Edited by Ian Buchanan and Marcel Swiboda, Deleuze and Music accomplishes three tasks simultaneously that are of tremendous interest to anyone in literary studies, philosophy, and studies in music. First of all, given the clear and didactic style of the contributors, this text serves as an excellent companion to reading Deleuze's own writings; the best example being the introduction to the book written by Ian Buchanan who is already becoming well known for his clarity and didacticism in his approach to Deleuze. Secondly, Deleuze and Music in various ways illuminates Deleuze's thoughts on music and their importance for understanding his philosophy as a whole. This is accomplished both through explanations of his thought as well as application in terms of musical concepts such as rhythm and improvisation or musical forms such as jazz, classical, and even death metal. And third, Deleuze and Music does something which most texts discussing music in the realms of literary studies and philosophy rarely ever do: actually theorizing music in terms of musical form and music theory, and again very clearly at that. As if it isn't complicated enough to explain or use Deleuze's philosophy, doing so at times in terms of musical form and music theory for a literary audience that is typically unfamiliar with music theory is very slippery terrain and, from a musician's perspective, the contributors are not only clear but accurate as well.

As far as the various types of music that are addressed, the range is immense, yet there are some that receive more focus than others. Jazz is figured fairly heavily with Eugene Holland's "Studies in Applied Nomadology: Jazz Improvisation and Post-Capitalist Markets" which follows Buchanan's introduction, and Marcel Swiboda's essay "Cosmic Strategies: The Electric Experiments of Miles Davis" which closes the book. Ronald Bogue takes it an almost entirely different direction with "Violence in Three Shades of Metal: Death, Doom and Black" as well as Greg Hainge's "Is Pop Music?" which indeed answers its own question in a very interesting and new light. Other musical forms include Rock, Raga, Muzak, Experimental, Drum'n'Bass . . . the list goes on. As far as specific musicians are concerned, it literally ranges from Beethoven to Björk, from Cage to Kenny G. And of course no book on music and Deleuze would be complete without a confrontation with Adorno, which Nick Nesbitt provides in terms of "musical multiplicity." Yet it might also not be complete without addressing the infamous "Deleuze Tribute Recordings" whose various [End Page 363] composers include Richard Pinhas, one of Deleuze's students, and the multitalented DJ Spooky; the actual essay is by Timothy S. Murphy.

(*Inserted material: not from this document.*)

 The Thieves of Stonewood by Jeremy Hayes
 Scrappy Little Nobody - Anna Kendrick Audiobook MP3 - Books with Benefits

If there is an implicit strand that unifies all of the essays beyond the book's title, it is that music and sound as semiotic systems are integral elements in contemporary culture that have not been adequately theorized and Deleuze provides the best and most intricate conceptualization of music's functions, or, its connections to the world, territorializations in the world, and inscriptions upon it. In other words, it might not only be true that if one wants to understand Deleuze one has to confront his thoughts on music, but also that if one wants to understand music one has to confront Deleuze. If both are true, to whatever respective degrees, the contributors to Deleuze and Music not only realize that this confrontation entails certain encounters with other musicians discussed by Deleuze and Guatarri like Boulez, Cage, or the worker who hums, and not only with such concepts as "territorialization," the "minor," and the "refrain," but also confronting Deleuze by taking him beyond his own limits in terms of musical form, multiplying his concepts or, as Buchanan puts it in the context of the introduction, to "function like a crystal and bring about the crystallization of still more concepts" (17).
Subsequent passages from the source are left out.